Dee Beck, McAfee
June 1, 2019
Today McAfee has a live, customer-facing documentation portal (docs.mcafee.com) that hosts multiple versions of 60 products translated in up to 20 languages. Despite achieving this milestone in 2017, we have a long way to go before we deliver truly personalized content. Launching docs.mcafee.com has been just one step in the journey.
To get to where we are today, we had laid down a solid foundation nearly a decade ago. DITA XML was that foundation. The topic-oriented writing on which DITA is based is a crucial piece for personalization. Writing topics allows content to be re-organized in different ways for different purposes. The separation of content from presentation that XML provides is another important piece for personalization.
Another foundational piece was implementing a Component Content Management System (CCMS or CMS).
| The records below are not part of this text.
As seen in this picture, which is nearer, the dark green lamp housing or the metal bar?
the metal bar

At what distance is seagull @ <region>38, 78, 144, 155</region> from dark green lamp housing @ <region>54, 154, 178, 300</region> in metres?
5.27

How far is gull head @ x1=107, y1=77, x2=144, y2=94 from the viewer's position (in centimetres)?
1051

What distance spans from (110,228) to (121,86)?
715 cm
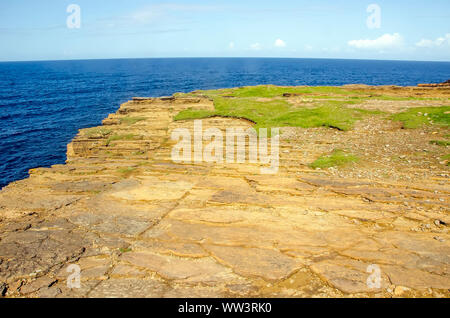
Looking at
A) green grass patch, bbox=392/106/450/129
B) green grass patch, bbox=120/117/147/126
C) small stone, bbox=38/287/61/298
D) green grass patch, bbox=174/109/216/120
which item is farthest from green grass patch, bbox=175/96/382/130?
small stone, bbox=38/287/61/298

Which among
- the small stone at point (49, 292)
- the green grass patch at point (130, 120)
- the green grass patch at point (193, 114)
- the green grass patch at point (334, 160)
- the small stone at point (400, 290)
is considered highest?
the green grass patch at point (193, 114)

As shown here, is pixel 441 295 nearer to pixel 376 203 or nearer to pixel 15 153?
pixel 376 203

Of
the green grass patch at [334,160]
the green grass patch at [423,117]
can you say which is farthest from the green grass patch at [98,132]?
the green grass patch at [423,117]

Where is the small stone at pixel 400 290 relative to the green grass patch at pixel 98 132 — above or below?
below

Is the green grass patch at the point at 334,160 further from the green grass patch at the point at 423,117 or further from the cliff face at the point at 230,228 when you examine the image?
the green grass patch at the point at 423,117

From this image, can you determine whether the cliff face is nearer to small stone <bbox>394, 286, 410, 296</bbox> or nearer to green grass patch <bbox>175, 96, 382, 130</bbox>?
small stone <bbox>394, 286, 410, 296</bbox>
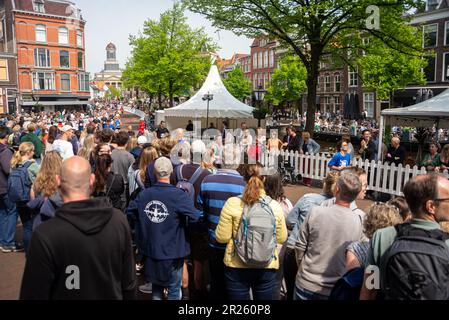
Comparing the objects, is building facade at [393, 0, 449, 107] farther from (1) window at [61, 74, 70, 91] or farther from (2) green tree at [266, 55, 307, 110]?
(1) window at [61, 74, 70, 91]

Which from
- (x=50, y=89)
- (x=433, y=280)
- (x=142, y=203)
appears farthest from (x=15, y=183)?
(x=50, y=89)

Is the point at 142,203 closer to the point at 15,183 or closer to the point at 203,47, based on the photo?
the point at 15,183

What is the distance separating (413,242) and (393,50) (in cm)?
1565

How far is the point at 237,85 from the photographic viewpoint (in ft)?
190

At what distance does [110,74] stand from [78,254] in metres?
145

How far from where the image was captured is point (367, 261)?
231cm

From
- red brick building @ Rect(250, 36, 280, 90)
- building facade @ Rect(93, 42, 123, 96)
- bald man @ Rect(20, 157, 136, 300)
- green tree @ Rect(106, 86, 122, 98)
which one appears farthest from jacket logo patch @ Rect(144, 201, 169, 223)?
building facade @ Rect(93, 42, 123, 96)

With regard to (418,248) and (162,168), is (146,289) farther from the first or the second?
(418,248)

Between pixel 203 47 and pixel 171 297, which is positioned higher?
pixel 203 47

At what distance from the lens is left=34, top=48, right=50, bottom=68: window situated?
145 ft

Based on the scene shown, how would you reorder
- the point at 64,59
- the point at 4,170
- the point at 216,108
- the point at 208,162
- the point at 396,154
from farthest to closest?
1. the point at 64,59
2. the point at 216,108
3. the point at 396,154
4. the point at 4,170
5. the point at 208,162

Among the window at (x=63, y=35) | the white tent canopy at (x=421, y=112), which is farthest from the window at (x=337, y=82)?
the window at (x=63, y=35)

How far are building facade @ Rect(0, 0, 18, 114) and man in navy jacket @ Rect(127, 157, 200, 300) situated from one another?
44.0 m

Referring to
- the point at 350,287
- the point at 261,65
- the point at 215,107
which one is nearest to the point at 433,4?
the point at 215,107
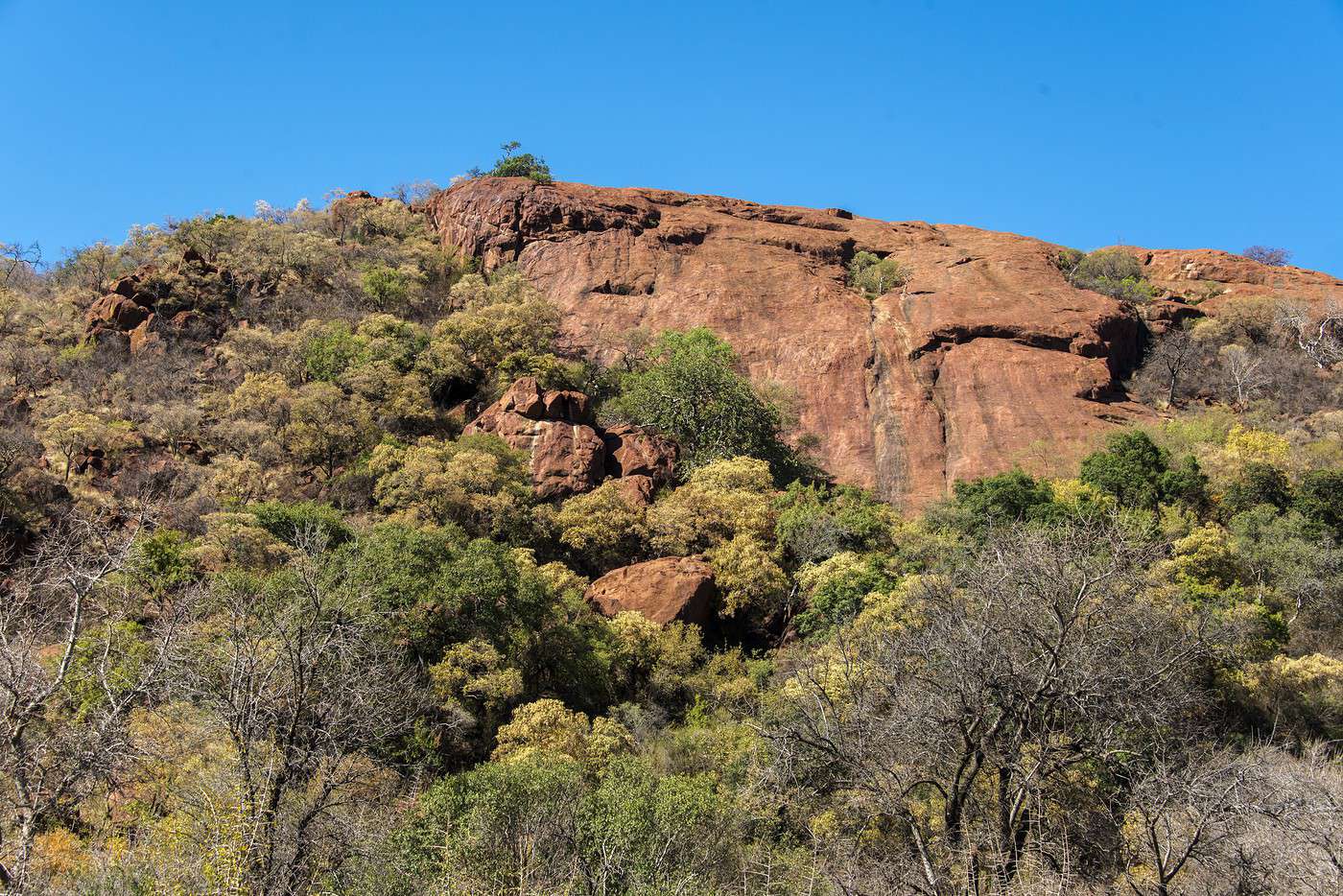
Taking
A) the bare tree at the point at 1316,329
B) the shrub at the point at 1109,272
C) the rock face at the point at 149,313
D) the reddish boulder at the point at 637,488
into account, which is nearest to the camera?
the reddish boulder at the point at 637,488

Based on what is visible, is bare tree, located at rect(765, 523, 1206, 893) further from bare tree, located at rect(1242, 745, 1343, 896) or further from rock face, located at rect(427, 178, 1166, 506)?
rock face, located at rect(427, 178, 1166, 506)

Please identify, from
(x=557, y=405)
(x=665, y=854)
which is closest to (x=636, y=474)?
(x=557, y=405)

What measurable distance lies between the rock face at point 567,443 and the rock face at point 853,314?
0.65 m

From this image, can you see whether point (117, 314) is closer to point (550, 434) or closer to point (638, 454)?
point (550, 434)

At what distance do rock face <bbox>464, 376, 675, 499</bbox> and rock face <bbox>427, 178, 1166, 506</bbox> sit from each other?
25.5 inches

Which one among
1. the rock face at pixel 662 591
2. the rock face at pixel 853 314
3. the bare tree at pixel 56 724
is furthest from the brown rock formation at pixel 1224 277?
the bare tree at pixel 56 724

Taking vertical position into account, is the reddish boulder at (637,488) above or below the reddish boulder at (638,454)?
below

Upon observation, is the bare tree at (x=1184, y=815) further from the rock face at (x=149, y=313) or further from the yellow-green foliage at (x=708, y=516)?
the rock face at (x=149, y=313)

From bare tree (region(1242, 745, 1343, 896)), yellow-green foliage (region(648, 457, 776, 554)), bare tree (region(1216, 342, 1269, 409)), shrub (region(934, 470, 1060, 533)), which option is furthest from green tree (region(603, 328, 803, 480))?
bare tree (region(1242, 745, 1343, 896))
The translation cost savings that we realized from moving from desktop publishing tools, like Adobe FrameMaker to XML were significant enough to justify the cost of a CMS and at the time we translated into only seven languages.
Our first try
With DITA and a CMS in place, we were ready to deliver personalized content to the web and we were successful…or nearly so. We did succeed in personalizing the content, down to the field-level in custom software builds. Although the customer experience was perfect, the system architecture was unstable and affected performance. Even though we had to eventually roll back this work, the project provided something valuable. It proved out the flexibility of topic-based writing. Because our authors had followed the principles of topic-based writing, very little of the existing content needed to be reworked and the system presented complex combinations of content with relative ease.
A primary driver for moving our content to the web was data, data, data. We needed data about how customers were or were not using our content and in which languages. We wanted data to prove the value of product documentation, but we also wanted to understand what content was most important. Bottom line: we needed data to make decisions based on the customer experience.
Second time around
Our second attempt to move to the web had less lofty goals, but it’s timeliness was essential. What was the minimum amount of effort needed to get our content on the web, so that we could start collecting data? To expedite results, we had to go with what we had. Our existing document types— like installation guide and product guide—became our “taxonomy.” Since the taxonomy drives architecture and design, we didn’t so much create a web portal as we did put our PDF guides on the web. But it was a success…or nearly so. The customer experience fell short in a couple of main areas: architecture and SEO.
Next Steps
To solve these issues and help us continue in our journey, we changed the way we work. We broke up our centralized tools team and formed discipline-based working groups. Group disciplines include information architecture, analytics, content strategy, UX research, and governance. The working groups are separated by discipline to develop discrete talents and knowledge, but collaboration across groups is expected, necessary, and will be actively facilitated.
The biggest change facing us in the next step in our journey involves moving from product- and book-based content silos into content collections that include content across products. Driving this changes the fact that our customers don’t use our products in isolation. Through our working group model, we are rethinking our entire approach to align with how our customers use our products. Activities in our 2021 roadmap include building a controlled vocabulary from scratch, gathering data from multiple sources for analysis, and defining new content and metadata models to support subject-driven content collections.
As you can see, we have plenty of work ahead of us. Using knowledge from past successes and failures and our focused working group approach, we are moving forward in our next step towards personalized content delivery.